> _Source document_:
BEGIN
One Péquiste turns right

PQ - le temps de l'audace



Privatize Hydro-Québec. Stop setting up costly social programs. Change the Canada Health Act to allow in the private sector. Make sure francophone kids become bilingual in elementary school. Put an end to lifetime job security in the civil service. Stop subsidizing farmers. Move toward the complete abolition of tax on corporations.
This aggressively right-wing agenda doesn't come from any of the usual suspects. It originates from the top echelons of the Parti Québécois, which has always identified itself with social democracy. Only six months ago, its author, Daniel Audet, was a senior adviser of the PQ's former leader, André Boisclair. Moreover, for years he was a special economic adviser and trusted friend of Bernard Landry, the former PQ premier, who was always a staunch partisan of state intervention in the economy.
In the current issue of the magazine L'actualité, Daniel Audet is holding nothing back. He says that "Quebec is ready for a Big Bang," is capable of "achieving an economic miracle" and "must invest in productivity and the creation of wealth." What's more, he insists he doesn't speak only for himself. He points out that - as shown by the electoral success of the Action Démocratique du Québec, a right-wing party that has replaced the PQ as the province's Official Opposition - "the centre of gravity of Quebec society has moved to the right."
Mr. Audet has been active in various fields, in the media as well as politics and business, and has friends and acquaintances in many different circles. "What I'm advocating," he writes, "is what many leaders from all walks of life are saying privately, around dinner tables. However, when the time comes to voice these ideas publicly, they back off because they're afraid of being seen as sellouts."
Two years ago, when the former PQ premier Lucien Bouchard and a group of high-profile figures signed a manifesto calling for the revision of the social-democratic "Quebec model," they were denounced by the unions and the left as heartless capitalists. But now, Mr. Audet goes much further. "Compared to you, Lucien Bouchard looks like Che Guevara!" the Radio-Canada radio host Christiane Charette quipped during an interview.
What may have pushed Mr. Audet "to come out" is that last spring, at 46, he was diagnosed with an inoperable brain tumour. Fighting for his life, he couldn't care less what people think of him.
Mr. Audet wants the health-care system changed into a public-private mix, along the lines of those in countries such as France, Germany and Sweden. This view, he says, is held by everyone he knows. He wants compulsory training for people on social assistance who are able to work. He wants civil servants to be recruited and paid according to merit, and those who don't perform to be fired. He wants the energy sector, including Hydro-Québec, to be partly privatized. This is among his most controversial suggestions, since Hydro-Québec, created in the 1960s under the leadership of René Lévesque, then a Liberal cabinet minister, is the most potent symbol of the Quiet Revolution.
Considering these views, one wonders why Mr. Audet spent so much time working for the PQ. The answer, according to one of his closest friends (himself a federalist), is that "Daniel is an unreconstructed sovereigntist."
Surprisingly, Carole Beaulieu, the generally left-leaning editor-in-chief of L'actualité, is not hostile to Mr. Audet's proposals. She writes that the Quebec model has to be questioned and that his suggestions are useful contributions to the debate, "even though his essay will certainly irritate those who believe that all solutions must come from the state."
She concludes by quoting approvingly from the former Chinese leader Deng Xiaoping, who told the adversaries of China's slow move toward capitalism that he didn't care whether a cat was white or black as long as it caught mice.
END
> _Data_:
BEGIN
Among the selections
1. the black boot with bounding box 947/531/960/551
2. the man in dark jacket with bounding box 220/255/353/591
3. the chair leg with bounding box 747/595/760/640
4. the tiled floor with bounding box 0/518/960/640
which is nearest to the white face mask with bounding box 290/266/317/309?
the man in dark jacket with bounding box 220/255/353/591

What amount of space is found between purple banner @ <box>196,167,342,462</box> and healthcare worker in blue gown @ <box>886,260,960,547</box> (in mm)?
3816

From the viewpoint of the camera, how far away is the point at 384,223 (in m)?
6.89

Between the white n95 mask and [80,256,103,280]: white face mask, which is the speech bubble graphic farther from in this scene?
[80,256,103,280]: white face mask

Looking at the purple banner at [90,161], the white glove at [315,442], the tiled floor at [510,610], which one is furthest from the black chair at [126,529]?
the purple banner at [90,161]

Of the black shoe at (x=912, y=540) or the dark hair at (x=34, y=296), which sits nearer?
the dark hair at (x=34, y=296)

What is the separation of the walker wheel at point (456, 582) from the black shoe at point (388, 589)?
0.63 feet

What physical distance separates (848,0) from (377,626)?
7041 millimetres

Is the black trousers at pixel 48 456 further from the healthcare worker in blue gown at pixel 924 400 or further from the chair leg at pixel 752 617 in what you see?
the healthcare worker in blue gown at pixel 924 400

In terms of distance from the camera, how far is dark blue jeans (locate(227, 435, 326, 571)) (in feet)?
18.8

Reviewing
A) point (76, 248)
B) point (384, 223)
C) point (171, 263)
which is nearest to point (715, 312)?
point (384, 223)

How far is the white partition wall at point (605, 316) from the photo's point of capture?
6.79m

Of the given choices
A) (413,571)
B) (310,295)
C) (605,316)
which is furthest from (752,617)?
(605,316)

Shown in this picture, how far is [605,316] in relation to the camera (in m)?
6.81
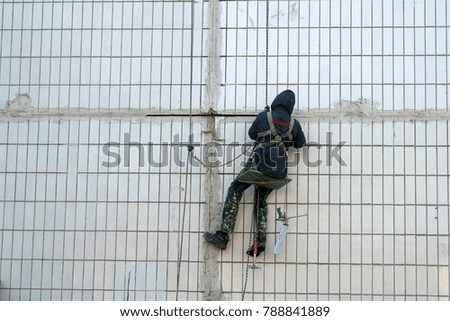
END
> _What this exercise asks_:
a. Please duplicate, word for word, the part of the Daniel Audet article above that begins with the words containing "Two years ago, when" and ends with "during an interview.".
b. Using the article on Daniel Audet above, decide for each statement whether it agrees with the text, and back each yes or no with the deciding words quoted from it. (i) Audet was diagnosed with an inoperable brain tumour at age 46. (ii) Carole Beaulieu is hostile to Audet's proposals. (iii) Hydro-Québec was created in the 1970s.

> _Solutions per task_:
a.
Two years ago, when the former PQ premier Lucien Bouchard and a group of high-profile figures signed a manifesto calling for the revision of the social-democratic "Quebec model," they were denounced by the unions and the left as heartless capitalists. But now, Mr. Audet goes much further. "Compared to you, Lucien Bouchard looks like Che Guevara!" the Radio-Canada radio host Christiane Charette quipped during an interview.

b.
(i) Yes: "at 46, he was diagnosed with an inoperable brain tumour."
(ii) No: "is not hostile to Mr. Audet's proposals."
(iii) No: "created in the 1960s under the leadership of René Lévesque."